(Saved data entries)

# # #

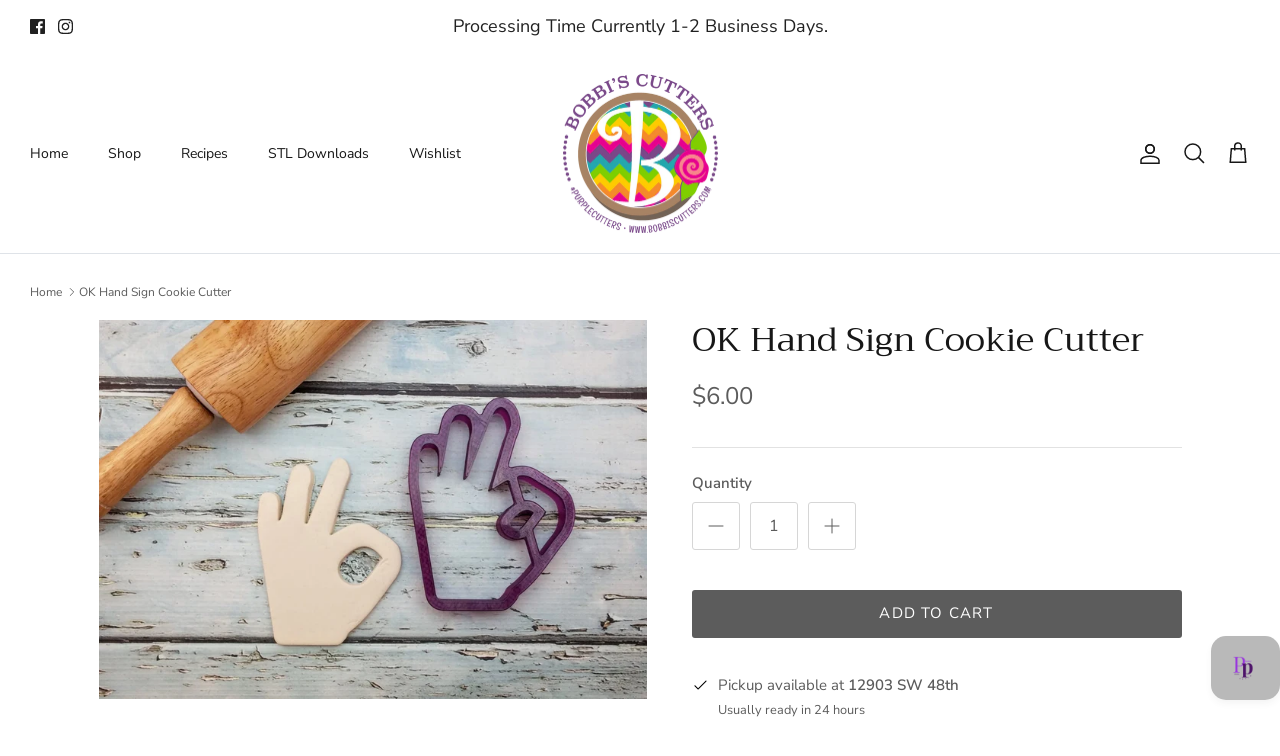

--- FILE ---
content_type: text/html; charset=UTF-8
request_url: https://app.inspon.com/dev-app/backend/api/api.php
body_size: -17
content:
{"product":{"title":"OK Hand Sign Cookie Cutter","featuredImage":{"id":"gid:\/\/shopify\/ProductImage\/30107428323405"},"options":[{"name":"Title","values":["Default Title"]}],"variants":[{"id":40105310093389,"option1":"Default Title","title":"Default Title","price":"6.00"}]},"collection":[{"title":"Little Bit of Everything"}]}

--- FILE ---
content_type: text/html; charset=UTF-8
request_url: https://apphero.co/ipTarget.php?callback=jQuery3510901698975532194_1768549846284&_=1768549846285
body_size: 7
content:

jQuery3510901698975532194_1768549846284({"co":"US","st":"OH","ci":"Columbus"})

--- FILE ---
content_type: text/html; charset=UTF-8
request_url: https://app.inspon.com/dev-app/backend/api/api.php
body_size: 524
content:
{"data":[{"fieldSize":"multiline","fieldname":"Stamp Notes","fontColor":"#000000","textColor":"#000","appVariant":[],"allVariants":true,"borderColor":"#cccccc","inpFieldType":"noemojis","textFontSize":"14","tooltipColor":"#000","inputFontSize":"14","customLanguage":[],"textFieldWidth":"fill","backgroundColor":"#fff","allVariantValues":[],"borderRadiusSize":"0","customPriceAddon":"","placeholderColor":"#817a7a","productCondition":{"products":["Cookie Stamp Cookie Stamper - Stamp your business name on your cookie or clay"],"condition":[],"collection":[],"prodTitleEqual":[],"prodTitleContains":[],"collectionTitleEqual":[],"collectionTitleContains":[]},"textFieldHeading":"Add your personalization:","thisProductCheck":true,"thisVariantCheck":false,"allConditionCheck":false,"anyConditionCheck":false,"rightToLeftOption":false,"textFieldRequired":true,"prodPriceAddonData":{"id":"","price":"","prodId":"","prodType":"","prodTitle":"","variantTitle":""},"textFieldMaxLength":false,"textMaxLengthChars":"50","allConditionVariant":false,"allVariantValuesNew":[],"anyConditionVariant":false,"fieldResizeDisabled":false,"thisCollectionCheck":false,"defaultTextfieldFont":"1","noneConditionVariant":false,"selectedProductsdata":[{"id":"6875620769869","title":"Cookie Stamp Cookie Stamper - Stamp your business name on your cookie or clay"}],"showOnAllFieldsCheck":false,"textFieldCustomPrice":false,"textFieldPlaceholder":"Add your personalization  Add the name for your stamp. If the name is long, it will work best on multiple lines. There are more pics that show the fonts that can be selected. Scroll pic for mobile; or click on thumbnails below main pic.","textFieldTranslation":false,"textFieldtoolTipInfo":"Tooltip info text","textFieldtoolTipOption":false,"selectedCollectionsData":[],"textFieldRequiredMessage":"Please enter personalization before adding to cart","data_id":"51480"},{"fieldSize":"multiline","fieldname":"Form Notes","fontColor":"#000000","textColor":"#000","appVariant":[],"allVariants":true,"borderColor":"#cccccc","inpFieldType":"noemojis","textFontSize":"14","tooltipColor":"#000","inputFontSize":"14","customLanguage":[],"textFieldWidth":"fill","backgroundColor":"#fff","allVariantValues":[],"borderRadiusSize":"0","customPriceAddon":"","placeholderColor":"#817a7a","productCondition":{"products":["Letter and Number Forms for Candy Cookie Display Boards"],"condition":[],"collection":[],"prodTitleEqual":[],"prodTitleContains":[],"collectionTitleEqual":[],"collectionTitleContains":[]},"textFieldHeading":"Add your personalization:","thisProductCheck":true,"thisVariantCheck":false,"allConditionCheck":false,"anyConditionCheck":false,"rightToLeftOption":false,"textFieldRequired":true,"prodPriceAddonData":{"id":"","price":"","prodId":"","prodType":"","prodTitle":"","variantTitle":""},"textFieldMaxLength":false,"textMaxLengthChars":"50","allConditionVariant":false,"allVariantValuesNew":[],"anyConditionVariant":false,"fieldResizeDisabled":false,"thisCollectionCheck":false,"defaultTextfieldFont":"1","noneConditionVariant":false,"selectedProductsdata":[{"id":"6875609989197","title":"Letter and Number Forms for Candy Cookie Display Boards"}],"showOnAllFieldsCheck":false,"textFieldCustomPrice":false,"textFieldPlaceholder":"Please List the Numbers or letters you would like for your forms. If you selected 4 Forms, please be sure to list the 4 letters\/numbers you need. If you selected 10 Forms, please be sure to list all 10 numbers\/letters needed.","textFieldTranslation":false,"textFieldtoolTipInfo":"Tooltip info text","textFieldtoolTipOption":false,"selectedCollectionsData":[],"textFieldRequiredMessage":"Please enter personalization before adding to cart","data_id":"51489"}],"image_record":0,"notesAttr":"{\"notes\":true,\"buynowbutton\":false,\"anounceUpd\":false,\"newInstall\":true}","themeVersion":"1.0 theme"}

# # #

__ABOUT THIS EXERCISE__:
With the pictures excluded, the records are to be reproduced exactly.

__TASK ANSWER__:
--- FILE ---
content_type: text/html; charset=UTF-8
request_url: https://app.inspon.com/dev-app/backend/api/api.php
body_size: -17
content:
{"product":{"title":"OK Hand Sign Cookie Cutter","featuredImage":{"id":"gid:\/\/shopify\/ProductImage\/30107428323405"},"options":[{"name":"Title","values":["Default Title"]}],"variants":[{"id":40105310093389,"option1":"Default Title","title":"Default Title","price":"6.00"}]},"collection":[{"title":"Little Bit of Everything"}]}

--- FILE ---
content_type: text/html; charset=UTF-8
request_url: https://apphero.co/ipTarget.php?callback=jQuery3510901698975532194_1768549846284&_=1768549846285
body_size: 7
content:

jQuery3510901698975532194_1768549846284({"co":"US","st":"OH","ci":"Columbus"})

--- FILE ---
content_type: text/html; charset=UTF-8
request_url: https://app.inspon.com/dev-app/backend/api/api.php
body_size: 524
content:
{"data":[{"fieldSize":"multiline","fieldname":"Stamp Notes","fontColor":"#000000","textColor":"#000","appVariant":[],"allVariants":true,"borderColor":"#cccccc","inpFieldType":"noemojis","textFontSize":"14","tooltipColor":"#000","inputFontSize":"14","customLanguage":[],"textFieldWidth":"fill","backgroundColor":"#fff","allVariantValues":[],"borderRadiusSize":"0","customPriceAddon":"","placeholderColor":"#817a7a","productCondition":{"products":["Cookie Stamp Cookie Stamper - Stamp your business name on your cookie or clay"],"condition":[],"collection":[],"prodTitleEqual":[],"prodTitleContains":[],"collectionTitleEqual":[],"collectionTitleContains":[]},"textFieldHeading":"Add your personalization:","thisProductCheck":true,"thisVariantCheck":false,"allConditionCheck":false,"anyConditionCheck":false,"rightToLeftOption":false,"textFieldRequired":true,"prodPriceAddonData":{"id":"","price":"","prodId":"","prodType":"","prodTitle":"","variantTitle":""},"textFieldMaxLength":false,"textMaxLengthChars":"50","allConditionVariant":false,"allVariantValuesNew":[],"anyConditionVariant":false,"fieldResizeDisabled":false,"thisCollectionCheck":false,"defaultTextfieldFont":"1","noneConditionVariant":false,"selectedProductsdata":[{"id":"6875620769869","title":"Cookie Stamp Cookie Stamper - Stamp your business name on your cookie or clay"}],"showOnAllFieldsCheck":false,"textFieldCustomPrice":false,"textFieldPlaceholder":"Add your personalization  Add the name for your stamp. If the name is long, it will work best on multiple lines. There are more pics that show the fonts that can be selected. Scroll pic for mobile; or click on thumbnails below main pic.","textFieldTranslation":false,"textFieldtoolTipInfo":"Tooltip info text","textFieldtoolTipOption":false,"selectedCollectionsData":[],"textFieldRequiredMessage":"Please enter personalization before adding to cart","data_id":"51480"},{"fieldSize":"multiline","fieldname":"Form Notes","fontColor":"#000000","textColor":"#000","appVariant":[],"allVariants":true,"borderColor":"#cccccc","inpFieldType":"noemojis","textFontSize":"14","tooltipColor":"#000","inputFontSize":"14","customLanguage":[],"textFieldWidth":"fill","backgroundColor":"#fff","allVariantValues":[],"borderRadiusSize":"0","customPriceAddon":"","placeholderColor":"#817a7a","productCondition":{"products":["Letter and Number Forms for Candy Cookie Display Boards"],"condition":[],"collection":[],"prodTitleEqual":[],"prodTitleContains":[],"collectionTitleEqual":[],"collectionTitleContains":[]},"textFieldHeading":"Add your personalization:","thisProductCheck":true,"thisVariantCheck":false,"allConditionCheck":false,"anyConditionCheck":false,"rightToLeftOption":false,"textFieldRequired":true,"prodPriceAddonData":{"id":"","price":"","prodId":"","prodType":"","prodTitle":"","variantTitle":""},"textFieldMaxLength":false,"textMaxLengthChars":"50","allConditionVariant":false,"allVariantValuesNew":[],"anyConditionVariant":false,"fieldResizeDisabled":false,"thisCollectionCheck":false,"defaultTextfieldFont":"1","noneConditionVariant":false,"selectedProductsdata":[{"id":"6875609989197","title":"Letter and Number Forms for Candy Cookie Display Boards"}],"showOnAllFieldsCheck":false,"textFieldCustomPrice":false,"textFieldPlaceholder":"Please List the Numbers or letters you would like for your forms. If you selected 4 Forms, please be sure to list the 4 letters\/numbers you need. If you selected 10 Forms, please be sure to list all 10 numbers\/letters needed.","textFieldTranslation":false,"textFieldtoolTipInfo":"Tooltip info text","textFieldtoolTipOption":false,"selectedCollectionsData":[],"textFieldRequiredMessage":"Please enter personalization before adding to cart","data_id":"51489"}],"image_record":0,"notesAttr":"{\"notes\":true,\"buynowbutton\":false,\"anounceUpd\":false,\"newInstall\":true}","themeVersion":"1.0 theme"}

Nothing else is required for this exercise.